- [DIRECTIVE 1]:
Pick out every line of the listing below that contains the word "further", and copy each one.

━━━━━ DOCUMENT

Installing Tomcat 7 on CentOS 6

Installing Tomcat 7 on CentOS 6

참조 : http://blog.naver.com/PostView.nhn?blogId=cjw8349&logNo=20160687770

참조 : http://www.server-world.info/en/note?os=CentOS_6&p=tomcat7
CentOS is a stable Linux distribution suited for running web application servers such as Tomcat. CentOS shares the same code base as the commercial enterprise Linux from Red Hat (RHEL) and is widely used as a server Linux distribution. In this article, I will show you how easy it is to setup a Tomcat 7 web application server on a minimal CentOS 6 installation. Please note that I use 64-bit versions for the example here.

Getting Tomcat 7 up and running on CentOS 6 involves the following steps,

  • Install CentOS 6
  • Install Oracle Java Development Kit (JDK 1.6)
  • Install Tomcat 7
  • Configure CentOS 6 firewall for opening up Tomcat port

Install CentOS 6

I recommend installing the minimal ISO from the official repository. The minimal ISO (CentOS-6.0-x86_64-minimal.iso – 290MB) contains the bare minimum set of packages required for a CentOS system to get up and running. It also contains packages such as yum using which you can later add additional packages. Installing minimal ISO keeps the number of installed packages to a minimum there by increasing the overall security of the CentOS installation.

Download the ISO file, burn it to a CD and install it on your server machine.

Install Oracle Java Development Kit (JDK 1.6)

In order to install JDK, you either need an active internet connection from CentOS installation or you need to be able copy the JDK binary to the CentOS installation. Assuming you have Ethernet connection to your server, run the following command to get an IP address from DHCP server,

dhclient eth0

 

Run the ifconfig command to verify that you have an active Ethernet connection and an IP address allocated from the local LAN.

━━━━━━━━━━

- [DIRECTIVE 2]:
Reproduce the entire Tomcat installation guide above word for word.

━━━━━ MATERIAL TO PROCESS

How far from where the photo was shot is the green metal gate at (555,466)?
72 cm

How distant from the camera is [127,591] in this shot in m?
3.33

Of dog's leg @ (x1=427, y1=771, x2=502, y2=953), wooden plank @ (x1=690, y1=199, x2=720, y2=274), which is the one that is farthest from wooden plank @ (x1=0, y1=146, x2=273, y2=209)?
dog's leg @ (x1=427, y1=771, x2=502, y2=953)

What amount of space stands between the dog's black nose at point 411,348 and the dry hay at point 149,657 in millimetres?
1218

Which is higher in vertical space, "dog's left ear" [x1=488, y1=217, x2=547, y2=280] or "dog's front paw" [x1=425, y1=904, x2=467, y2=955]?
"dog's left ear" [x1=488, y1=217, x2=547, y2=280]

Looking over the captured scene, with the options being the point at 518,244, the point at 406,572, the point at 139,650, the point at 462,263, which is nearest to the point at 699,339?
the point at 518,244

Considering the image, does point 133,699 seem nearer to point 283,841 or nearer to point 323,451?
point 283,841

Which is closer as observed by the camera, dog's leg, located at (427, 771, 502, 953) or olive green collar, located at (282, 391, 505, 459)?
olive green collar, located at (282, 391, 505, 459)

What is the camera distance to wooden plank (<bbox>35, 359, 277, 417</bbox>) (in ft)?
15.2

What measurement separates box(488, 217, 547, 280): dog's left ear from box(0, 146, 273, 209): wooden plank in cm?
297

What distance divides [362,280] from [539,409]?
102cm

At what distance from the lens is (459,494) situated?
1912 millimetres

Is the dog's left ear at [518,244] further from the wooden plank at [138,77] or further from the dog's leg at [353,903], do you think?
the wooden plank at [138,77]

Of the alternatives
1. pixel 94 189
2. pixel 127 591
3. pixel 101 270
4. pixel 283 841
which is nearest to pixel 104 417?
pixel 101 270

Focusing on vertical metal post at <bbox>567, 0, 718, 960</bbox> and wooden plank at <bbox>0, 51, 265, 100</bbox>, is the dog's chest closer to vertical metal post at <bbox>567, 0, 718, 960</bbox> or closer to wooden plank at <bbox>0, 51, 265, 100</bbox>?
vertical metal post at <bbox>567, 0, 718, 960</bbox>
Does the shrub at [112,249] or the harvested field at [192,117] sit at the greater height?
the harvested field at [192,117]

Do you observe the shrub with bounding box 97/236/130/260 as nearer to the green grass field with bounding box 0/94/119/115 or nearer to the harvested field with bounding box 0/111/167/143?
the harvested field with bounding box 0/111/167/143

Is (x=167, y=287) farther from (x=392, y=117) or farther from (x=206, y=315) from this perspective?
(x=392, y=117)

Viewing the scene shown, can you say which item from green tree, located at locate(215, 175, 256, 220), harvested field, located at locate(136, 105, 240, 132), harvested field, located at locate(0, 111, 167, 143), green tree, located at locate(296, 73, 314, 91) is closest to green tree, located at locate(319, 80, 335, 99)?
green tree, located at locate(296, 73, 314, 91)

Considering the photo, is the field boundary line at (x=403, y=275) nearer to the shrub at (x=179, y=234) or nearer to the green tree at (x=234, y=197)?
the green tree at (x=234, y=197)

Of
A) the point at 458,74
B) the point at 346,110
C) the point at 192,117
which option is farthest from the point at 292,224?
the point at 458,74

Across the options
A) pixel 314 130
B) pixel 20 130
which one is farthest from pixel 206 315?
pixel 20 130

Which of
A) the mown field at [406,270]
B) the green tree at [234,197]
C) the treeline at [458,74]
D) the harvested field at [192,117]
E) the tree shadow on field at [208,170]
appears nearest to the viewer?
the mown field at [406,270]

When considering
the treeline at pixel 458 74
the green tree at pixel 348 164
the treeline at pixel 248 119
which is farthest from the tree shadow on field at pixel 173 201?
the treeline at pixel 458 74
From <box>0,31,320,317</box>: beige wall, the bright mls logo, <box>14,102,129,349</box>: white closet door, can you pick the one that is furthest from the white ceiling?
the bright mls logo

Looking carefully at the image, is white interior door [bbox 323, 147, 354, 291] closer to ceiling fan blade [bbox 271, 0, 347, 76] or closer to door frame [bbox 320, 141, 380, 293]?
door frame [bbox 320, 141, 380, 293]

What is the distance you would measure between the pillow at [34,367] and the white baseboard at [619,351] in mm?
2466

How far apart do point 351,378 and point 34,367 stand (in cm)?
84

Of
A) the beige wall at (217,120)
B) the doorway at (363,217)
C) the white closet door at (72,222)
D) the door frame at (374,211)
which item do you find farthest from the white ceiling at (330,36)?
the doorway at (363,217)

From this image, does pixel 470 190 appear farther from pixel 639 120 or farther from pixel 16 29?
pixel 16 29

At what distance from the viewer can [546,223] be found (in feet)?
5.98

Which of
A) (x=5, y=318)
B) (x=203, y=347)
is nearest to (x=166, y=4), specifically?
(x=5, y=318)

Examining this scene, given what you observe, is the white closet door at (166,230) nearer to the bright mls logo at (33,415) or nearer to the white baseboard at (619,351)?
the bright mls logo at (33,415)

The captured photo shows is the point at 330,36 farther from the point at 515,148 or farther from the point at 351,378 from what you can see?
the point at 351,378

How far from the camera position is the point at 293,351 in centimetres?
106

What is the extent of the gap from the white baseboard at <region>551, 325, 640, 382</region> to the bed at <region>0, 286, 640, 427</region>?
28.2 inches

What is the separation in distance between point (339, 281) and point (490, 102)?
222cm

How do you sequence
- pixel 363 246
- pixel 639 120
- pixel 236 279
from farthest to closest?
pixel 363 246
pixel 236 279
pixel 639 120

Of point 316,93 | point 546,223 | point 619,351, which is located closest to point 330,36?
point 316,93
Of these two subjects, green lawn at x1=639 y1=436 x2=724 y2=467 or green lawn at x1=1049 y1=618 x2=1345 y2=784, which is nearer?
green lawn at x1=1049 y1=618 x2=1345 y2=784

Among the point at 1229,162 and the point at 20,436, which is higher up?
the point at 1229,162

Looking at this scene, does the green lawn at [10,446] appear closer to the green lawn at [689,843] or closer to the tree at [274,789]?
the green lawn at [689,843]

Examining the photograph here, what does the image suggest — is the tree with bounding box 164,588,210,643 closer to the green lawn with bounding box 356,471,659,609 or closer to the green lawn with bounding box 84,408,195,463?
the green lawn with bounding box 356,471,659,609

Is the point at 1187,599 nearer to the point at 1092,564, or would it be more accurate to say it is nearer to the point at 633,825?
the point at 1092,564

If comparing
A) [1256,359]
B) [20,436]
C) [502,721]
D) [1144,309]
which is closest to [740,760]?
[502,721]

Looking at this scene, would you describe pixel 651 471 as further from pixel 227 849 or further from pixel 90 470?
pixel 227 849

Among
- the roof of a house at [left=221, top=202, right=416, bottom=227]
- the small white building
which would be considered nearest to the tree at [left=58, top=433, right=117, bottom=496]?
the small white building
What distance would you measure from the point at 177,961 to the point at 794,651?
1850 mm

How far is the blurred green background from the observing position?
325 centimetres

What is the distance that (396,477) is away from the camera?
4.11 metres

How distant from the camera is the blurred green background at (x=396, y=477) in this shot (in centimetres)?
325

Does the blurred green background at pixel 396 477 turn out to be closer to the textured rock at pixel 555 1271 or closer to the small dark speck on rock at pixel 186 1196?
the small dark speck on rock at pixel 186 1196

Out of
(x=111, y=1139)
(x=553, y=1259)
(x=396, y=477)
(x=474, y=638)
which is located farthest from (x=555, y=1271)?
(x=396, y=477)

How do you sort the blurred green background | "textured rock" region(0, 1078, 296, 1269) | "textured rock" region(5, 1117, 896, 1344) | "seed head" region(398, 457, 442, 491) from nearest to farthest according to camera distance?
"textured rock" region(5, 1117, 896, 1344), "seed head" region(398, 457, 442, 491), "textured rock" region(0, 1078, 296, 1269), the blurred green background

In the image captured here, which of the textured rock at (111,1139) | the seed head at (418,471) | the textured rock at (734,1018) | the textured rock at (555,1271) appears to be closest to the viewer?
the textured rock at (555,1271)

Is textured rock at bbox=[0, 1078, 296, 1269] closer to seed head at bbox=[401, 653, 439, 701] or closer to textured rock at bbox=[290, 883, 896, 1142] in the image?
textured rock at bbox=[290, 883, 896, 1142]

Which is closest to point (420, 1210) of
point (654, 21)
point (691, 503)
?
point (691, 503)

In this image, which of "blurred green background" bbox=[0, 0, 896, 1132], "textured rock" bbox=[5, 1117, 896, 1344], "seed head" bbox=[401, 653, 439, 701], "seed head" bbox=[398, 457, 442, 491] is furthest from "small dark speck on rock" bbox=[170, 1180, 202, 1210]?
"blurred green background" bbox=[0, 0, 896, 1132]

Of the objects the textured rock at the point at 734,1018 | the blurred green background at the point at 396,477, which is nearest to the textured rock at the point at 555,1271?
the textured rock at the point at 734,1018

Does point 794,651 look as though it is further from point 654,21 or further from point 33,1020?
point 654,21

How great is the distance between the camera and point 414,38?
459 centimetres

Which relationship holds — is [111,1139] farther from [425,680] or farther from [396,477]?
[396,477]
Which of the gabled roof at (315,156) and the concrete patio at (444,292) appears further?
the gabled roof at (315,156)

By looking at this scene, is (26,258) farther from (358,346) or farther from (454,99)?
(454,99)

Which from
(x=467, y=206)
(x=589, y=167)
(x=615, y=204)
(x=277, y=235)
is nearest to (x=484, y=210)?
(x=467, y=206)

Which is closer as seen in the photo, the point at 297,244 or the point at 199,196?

━━━━━━━━━━

- [FINAL ANSWER 1]:
Is the dog's left ear at [518,244] further from the wooden plank at [138,77] or further from the dog's leg at [353,903], do you think?
Looking at this scene, would you describe pixel 651 471 as further from pixel 227 849 or further from pixel 90 470?
Does point 794,651 look as though it is further from point 654,21 or further from point 33,1020?
Which of the gabled roof at (315,156) and the concrete patio at (444,292) appears further?

- [FINAL ANSWER 2]:
Installing Tomcat 7 on CentOS 6

Installing Tomcat 7 on CentOS 6

참조 : http://blog.naver.com/PostView.nhn?blogId=cjw8349&logNo=20160687770

참조 : http://www.server-world.info/en/note?os=CentOS_6&p=tomcat7
CentOS is a stable Linux distribution suited for running web application servers such as Tomcat. CentOS shares the same code base as the commercial enterprise Linux from Red Hat (RHEL) and is widely used as a server Linux distribution. In this article, I will show you how easy it is to setup a Tomcat 7 web application server on a minimal CentOS 6 installation. Please note that I use 64-bit versions for the example here.

Getting Tomcat 7 up and running on CentOS 6 involves the following steps,

  • Install CentOS 6
  • Install Oracle Java Development Kit (JDK 1.6)
  • Install Tomcat 7
  • Configure CentOS 6 firewall for opening up Tomcat port

Install CentOS 6

I recommend installing the minimal ISO from the official repository. The minimal ISO (CentOS-6.0-x86_64-minimal.iso – 290MB) contains the bare minimum set of packages required for a CentOS system to get up and running. It also contains packages such as yum using which you can later add additional packages. Installing minimal ISO keeps the number of installed packages to a minimum there by increasing the overall security of the CentOS installation.

Download the ISO file, burn it to a CD and install it on your server machine.

Install Oracle Java Development Kit (JDK 1.6)

In order to install JDK, you either need an active internet connection from CentOS installation or you need to be able copy the JDK binary to the CentOS installation. Assuming you have Ethernet connection to your server, run the following command to get an IP address from DHCP server,

dhclient eth0

 

Run the ifconfig command to verify that you have an active Ethernet connection and an IP address allocated from the local LAN.